▶ **What you will do**
Please arrange the lines below into a numbered list, skipping any blank lines and leaving the pictures out.

--- Start of Records supplied ---

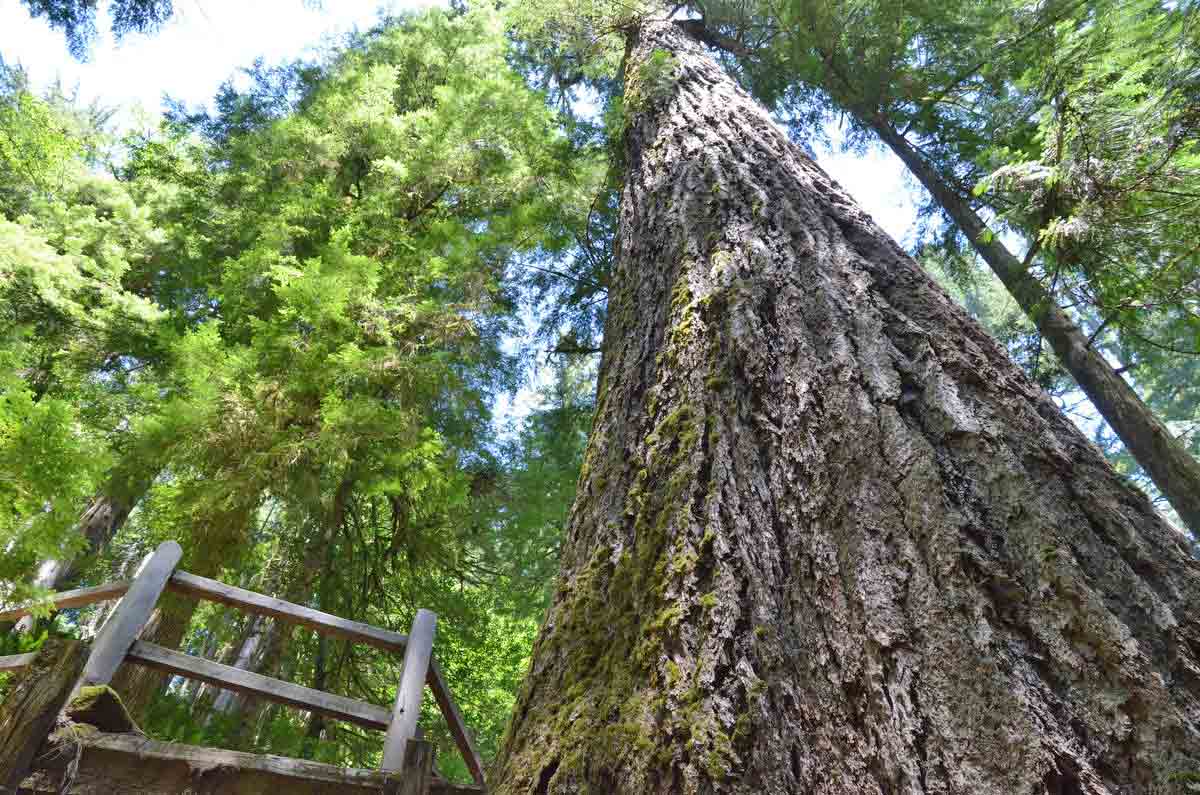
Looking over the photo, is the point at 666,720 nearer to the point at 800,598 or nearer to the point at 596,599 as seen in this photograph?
the point at 800,598

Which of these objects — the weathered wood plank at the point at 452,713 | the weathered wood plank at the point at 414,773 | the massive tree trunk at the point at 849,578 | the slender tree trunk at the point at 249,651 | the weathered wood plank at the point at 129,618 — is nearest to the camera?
the massive tree trunk at the point at 849,578

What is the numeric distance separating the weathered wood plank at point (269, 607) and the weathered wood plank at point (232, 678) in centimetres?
37

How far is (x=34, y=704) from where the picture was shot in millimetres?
1996

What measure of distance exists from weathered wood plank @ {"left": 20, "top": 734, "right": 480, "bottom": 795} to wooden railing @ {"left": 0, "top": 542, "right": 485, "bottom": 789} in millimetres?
394

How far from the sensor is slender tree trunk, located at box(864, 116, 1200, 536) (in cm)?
454

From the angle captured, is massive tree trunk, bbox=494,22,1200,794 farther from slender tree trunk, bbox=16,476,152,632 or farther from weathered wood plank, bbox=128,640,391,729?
slender tree trunk, bbox=16,476,152,632

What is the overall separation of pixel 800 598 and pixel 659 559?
35cm

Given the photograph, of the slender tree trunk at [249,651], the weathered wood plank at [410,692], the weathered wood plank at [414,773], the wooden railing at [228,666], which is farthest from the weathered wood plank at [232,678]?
the slender tree trunk at [249,651]

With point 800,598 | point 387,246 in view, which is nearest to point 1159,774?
point 800,598

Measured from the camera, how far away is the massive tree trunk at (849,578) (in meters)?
1.00

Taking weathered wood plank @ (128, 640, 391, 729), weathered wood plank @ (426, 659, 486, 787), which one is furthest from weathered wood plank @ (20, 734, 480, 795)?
weathered wood plank @ (426, 659, 486, 787)

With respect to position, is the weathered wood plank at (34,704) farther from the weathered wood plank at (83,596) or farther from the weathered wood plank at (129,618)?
the weathered wood plank at (83,596)

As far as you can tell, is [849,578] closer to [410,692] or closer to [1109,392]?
[410,692]

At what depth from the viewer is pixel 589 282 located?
22.7 feet
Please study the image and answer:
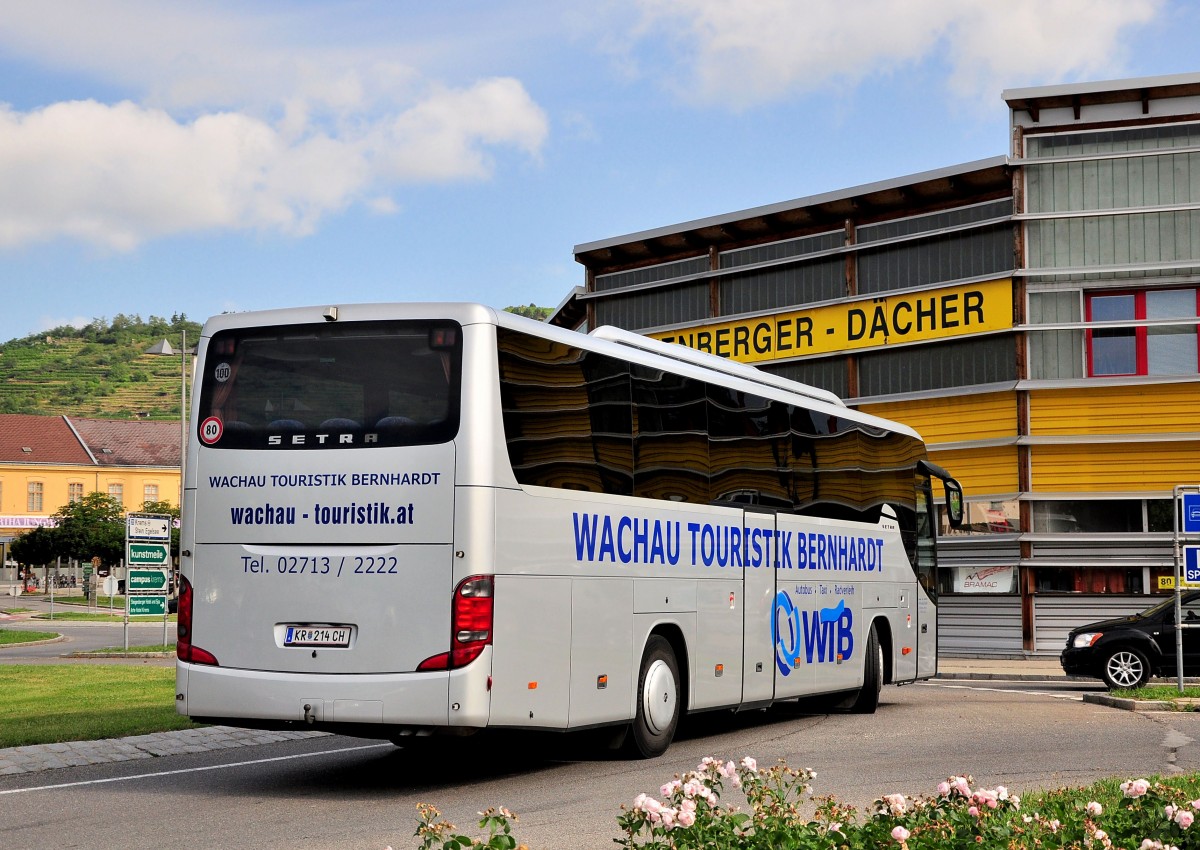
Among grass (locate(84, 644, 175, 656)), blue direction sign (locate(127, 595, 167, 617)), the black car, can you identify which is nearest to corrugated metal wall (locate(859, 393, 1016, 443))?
the black car

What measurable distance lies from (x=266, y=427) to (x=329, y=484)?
70cm

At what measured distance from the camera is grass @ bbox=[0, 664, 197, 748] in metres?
13.5

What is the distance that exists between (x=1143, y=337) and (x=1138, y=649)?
30.4ft

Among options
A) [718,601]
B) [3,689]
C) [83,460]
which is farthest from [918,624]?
[83,460]

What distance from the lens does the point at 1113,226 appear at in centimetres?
2877

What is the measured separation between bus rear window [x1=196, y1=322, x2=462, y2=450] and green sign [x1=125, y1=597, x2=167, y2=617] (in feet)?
69.9

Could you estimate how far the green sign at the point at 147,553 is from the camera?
30500mm

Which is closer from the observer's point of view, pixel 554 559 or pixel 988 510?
pixel 554 559

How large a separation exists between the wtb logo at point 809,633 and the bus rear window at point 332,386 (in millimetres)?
5657

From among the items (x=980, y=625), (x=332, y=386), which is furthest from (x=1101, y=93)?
(x=332, y=386)

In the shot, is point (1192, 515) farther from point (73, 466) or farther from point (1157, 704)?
point (73, 466)

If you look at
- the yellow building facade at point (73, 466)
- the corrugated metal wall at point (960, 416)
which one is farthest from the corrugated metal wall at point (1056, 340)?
the yellow building facade at point (73, 466)

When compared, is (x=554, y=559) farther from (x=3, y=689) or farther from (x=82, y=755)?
(x=3, y=689)

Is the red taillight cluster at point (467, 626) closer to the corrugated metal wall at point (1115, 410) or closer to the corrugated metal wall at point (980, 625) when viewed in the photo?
the corrugated metal wall at point (980, 625)
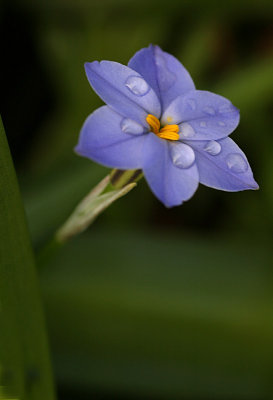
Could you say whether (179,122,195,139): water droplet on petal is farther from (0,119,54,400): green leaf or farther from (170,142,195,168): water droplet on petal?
(0,119,54,400): green leaf

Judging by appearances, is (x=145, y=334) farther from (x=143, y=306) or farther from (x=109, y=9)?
(x=109, y=9)

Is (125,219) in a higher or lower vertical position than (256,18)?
lower

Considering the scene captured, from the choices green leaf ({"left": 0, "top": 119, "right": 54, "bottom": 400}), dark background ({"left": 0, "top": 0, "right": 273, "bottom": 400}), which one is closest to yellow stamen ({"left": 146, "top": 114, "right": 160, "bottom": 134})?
green leaf ({"left": 0, "top": 119, "right": 54, "bottom": 400})

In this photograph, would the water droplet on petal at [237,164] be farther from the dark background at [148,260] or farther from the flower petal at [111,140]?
the dark background at [148,260]

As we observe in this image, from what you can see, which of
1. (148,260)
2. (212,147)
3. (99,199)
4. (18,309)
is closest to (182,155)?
(212,147)

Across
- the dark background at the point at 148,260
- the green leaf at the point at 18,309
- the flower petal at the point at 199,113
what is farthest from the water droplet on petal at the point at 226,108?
the dark background at the point at 148,260

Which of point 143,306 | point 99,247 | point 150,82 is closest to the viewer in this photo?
point 150,82

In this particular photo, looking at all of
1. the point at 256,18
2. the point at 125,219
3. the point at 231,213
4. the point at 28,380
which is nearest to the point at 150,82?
the point at 28,380

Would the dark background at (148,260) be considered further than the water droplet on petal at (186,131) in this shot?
Yes
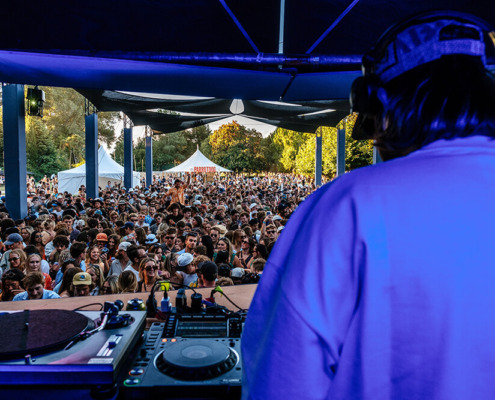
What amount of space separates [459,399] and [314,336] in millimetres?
245

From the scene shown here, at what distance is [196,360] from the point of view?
1.25 meters

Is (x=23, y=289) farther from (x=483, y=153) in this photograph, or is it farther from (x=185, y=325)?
(x=483, y=153)

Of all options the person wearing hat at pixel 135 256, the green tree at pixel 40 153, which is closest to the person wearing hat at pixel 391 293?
the person wearing hat at pixel 135 256

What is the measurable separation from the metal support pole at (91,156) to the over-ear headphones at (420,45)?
51.6 ft

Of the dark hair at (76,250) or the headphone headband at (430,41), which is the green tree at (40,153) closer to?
the dark hair at (76,250)

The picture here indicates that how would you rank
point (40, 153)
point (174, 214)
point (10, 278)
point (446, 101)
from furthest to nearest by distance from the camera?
point (40, 153) < point (174, 214) < point (10, 278) < point (446, 101)

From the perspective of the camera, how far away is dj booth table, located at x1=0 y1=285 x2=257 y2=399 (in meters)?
1.11

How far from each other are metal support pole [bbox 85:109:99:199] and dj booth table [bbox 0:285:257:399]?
14.7 metres

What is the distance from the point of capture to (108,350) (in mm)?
1213

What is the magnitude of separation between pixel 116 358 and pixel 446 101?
1.11 meters

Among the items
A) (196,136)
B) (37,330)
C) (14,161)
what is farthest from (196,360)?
(196,136)

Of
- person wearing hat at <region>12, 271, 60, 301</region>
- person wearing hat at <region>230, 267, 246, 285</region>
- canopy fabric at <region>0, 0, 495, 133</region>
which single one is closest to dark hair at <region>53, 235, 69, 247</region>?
person wearing hat at <region>12, 271, 60, 301</region>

--- End of Records supplied ---

▶ **Solved problem**
1. Looking over the photo, is the point at 666,720 nearer to the point at 800,598 or nearer to the point at 596,599 as seen in this photograph?
2. the point at 800,598
3. Which of these objects — the weathered wood plank at the point at 452,713 | the weathered wood plank at the point at 414,773 | the massive tree trunk at the point at 849,578 | the slender tree trunk at the point at 249,651 | the weathered wood plank at the point at 129,618 — is nearest to the camera?
4. the massive tree trunk at the point at 849,578
5. What is the numeric distance separating the weathered wood plank at point (269, 607) and the weathered wood plank at point (232, 678) in centimetres?
6. 37
7. How far is (x=34, y=704) from where the picture was shot in millimetres?
8. 1996
9. What measure of distance exists from weathered wood plank @ {"left": 20, "top": 734, "right": 480, "bottom": 795} to wooden railing @ {"left": 0, "top": 542, "right": 485, "bottom": 789} in millimetres?
10. 394
11. How far from the sensor is slender tree trunk, located at box(864, 116, 1200, 536) (in cm)?
12. 454
13. From the angle captured, is massive tree trunk, bbox=494,22,1200,794 farther from slender tree trunk, bbox=16,476,152,632 or farther from weathered wood plank, bbox=128,640,391,729?
14. slender tree trunk, bbox=16,476,152,632
15. What is the overall separation of pixel 800 598 and pixel 659 559?
16. 35cm
17. Given the photograph, of the slender tree trunk at [249,651], the weathered wood plank at [410,692], the weathered wood plank at [414,773], the wooden railing at [228,666], which is farthest from the weathered wood plank at [232,678]?
18. the slender tree trunk at [249,651]
19. With point 800,598 | point 387,246 in view, which is nearest to point 1159,774?
20. point 800,598
21. Measured from the camera, how far away is the massive tree trunk at (849,578) (in meters)?
22. 1.00
23. Taking weathered wood plank @ (128, 640, 391, 729), weathered wood plank @ (426, 659, 486, 787), which one is furthest from weathered wood plank @ (20, 734, 480, 795)?
24. weathered wood plank @ (426, 659, 486, 787)
25. With respect to position, is the weathered wood plank at (34,704) farther from the weathered wood plank at (83,596) or farther from the weathered wood plank at (129,618)?
26. the weathered wood plank at (83,596)
27. As far as you can tell, is [849,578] closer to [410,692] or closer to [1109,392]?
28. [410,692]
29. At what depth from the viewer is pixel 589 282 located?
30. 22.7 feet
31. Please study the image and answer:
32. Among grass (locate(84, 644, 175, 656)), blue direction sign (locate(127, 595, 167, 617)), the black car, can you identify which is nearest to corrugated metal wall (locate(859, 393, 1016, 443))?
33. the black car
34. What measurable distance lies from (x=266, y=427) to (x=329, y=484)?
35. 70cm
36. At what measured distance from the camera is grass @ bbox=[0, 664, 197, 748] in metres?
37. 13.5
38. What is the distance that exists between (x=1143, y=337) and (x=1138, y=649)?
39. 30.4ft
40. Among options
41. A) [718,601]
42. B) [3,689]
43. C) [83,460]
44. which is farthest from [918,624]?
45. [83,460]
46. What distance from the lens does the point at 1113,226 appear at in centimetres?
47. 2877
48. What is the measured separation between bus rear window [x1=196, y1=322, x2=462, y2=450] and green sign [x1=125, y1=597, x2=167, y2=617] (in feet)?
49. 69.9
50. Could you estimate how far the green sign at the point at 147,553 is from the camera?
51. 30500mm
52. Which is closer from the observer's point of view, pixel 554 559 or pixel 988 510?
53. pixel 554 559
54. How large a separation exists between the wtb logo at point 809,633 and the bus rear window at point 332,386 (in millimetres)?
55. 5657
56. From among the items (x=980, y=625), (x=332, y=386), which is furthest from (x=1101, y=93)?
57. (x=332, y=386)
58. In the shot, is point (1192, 515) farther from point (73, 466) or farther from point (1157, 704)?
59. point (73, 466)
60. If you look at
61. - the yellow building facade at point (73, 466)
62. - the corrugated metal wall at point (960, 416)
63. which one is farthest from the corrugated metal wall at point (1056, 340)?
64. the yellow building facade at point (73, 466)
65. When compared, is (x=554, y=559) farther from (x=3, y=689) or farther from (x=82, y=755)?
66. (x=3, y=689)
67. Is the red taillight cluster at point (467, 626) closer to the corrugated metal wall at point (1115, 410) or closer to the corrugated metal wall at point (980, 625) when viewed in the photo?
68. the corrugated metal wall at point (980, 625)
69. Could you say whether (179,122,195,139): water droplet on petal is farther from (0,119,54,400): green leaf or farther from (170,142,195,168): water droplet on petal?
70. (0,119,54,400): green leaf
71. Judging by appearances, is (x=145, y=334) farther from (x=143, y=306) or farther from (x=109, y=9)?
72. (x=109, y=9)
73. Is (125,219) in a higher or lower vertical position than (256,18)?
74. lower
75. Considering the scene captured, from the choices green leaf ({"left": 0, "top": 119, "right": 54, "bottom": 400}), dark background ({"left": 0, "top": 0, "right": 273, "bottom": 400}), which one is closest to yellow stamen ({"left": 146, "top": 114, "right": 160, "bottom": 134})?
76. green leaf ({"left": 0, "top": 119, "right": 54, "bottom": 400})
77. In this photograph, would the water droplet on petal at [237,164] be farther from the dark background at [148,260] or farther from the flower petal at [111,140]?
78. the dark background at [148,260]
79. As we observe in this image, from what you can see, which of
80. 1. (148,260)
81. 2. (212,147)
82. 3. (99,199)
83. 4. (18,309)
84. is closest to (182,155)?
85. (212,147)
86. Across
87. - the dark background at the point at 148,260
88. - the green leaf at the point at 18,309
89. - the flower petal at the point at 199,113
90. what is farthest from the water droplet on petal at the point at 226,108?
91. the dark background at the point at 148,260
92. Which of point 143,306 | point 99,247 | point 150,82 is closest to the viewer in this photo?
93. point 150,82
94. In this particular photo, looking at all of
95. 1. the point at 256,18
96. 2. the point at 125,219
97. 3. the point at 231,213
98. 4. the point at 28,380
99. which is nearest to the point at 150,82?
100. the point at 28,380
101. Would the dark background at (148,260) be considered further than the water droplet on petal at (186,131) in this shot?
102. Yes
103. What amount of space separates [459,399] and [314,336] in millimetres?
104. 245
105. From the scene shown here, at what distance is [196,360] from the point of view?
106. 1.25 meters
107. Is (x=23, y=289) farther from (x=483, y=153) in this photograph, or is it farther from (x=185, y=325)?
108. (x=483, y=153)
109. Of all options the person wearing hat at pixel 135 256, the green tree at pixel 40 153, which is closest to the person wearing hat at pixel 391 293?
110. the person wearing hat at pixel 135 256
111. What is the measurable separation from the metal support pole at (91,156) to the over-ear headphones at (420,45)?
112. 51.6 ft
113. Of the dark hair at (76,250) or the headphone headband at (430,41), which is the green tree at (40,153) closer to?
114. the dark hair at (76,250)
115. The picture here indicates that how would you rank
116. point (40, 153)
117. point (174, 214)
118. point (10, 278)
119. point (446, 101)
120. from furthest to nearest by distance from the camera?
121. point (40, 153) < point (174, 214) < point (10, 278) < point (446, 101)
122. From the perspective of the camera, how far away is dj booth table, located at x1=0 y1=285 x2=257 y2=399 (in meters)?
123. 1.11
124. How far from each other are metal support pole [bbox 85:109:99:199] and dj booth table [bbox 0:285:257:399]?
125. 14.7 metres
126. What is the distance from the point of capture to (108,350) (in mm)?
127. 1213
128. What is the magnitude of separation between pixel 116 358 and pixel 446 101?
129. 1.11 meters
130. Among the items
131. A) (196,136)
132. B) (37,330)
133. C) (14,161)
134. what is farthest from (196,360)?
135. (196,136)
136. Of
137. - person wearing hat at <region>12, 271, 60, 301</region>
138. - person wearing hat at <region>230, 267, 246, 285</region>
139. - canopy fabric at <region>0, 0, 495, 133</region>
140. which single one is closest to dark hair at <region>53, 235, 69, 247</region>?
141. person wearing hat at <region>12, 271, 60, 301</region>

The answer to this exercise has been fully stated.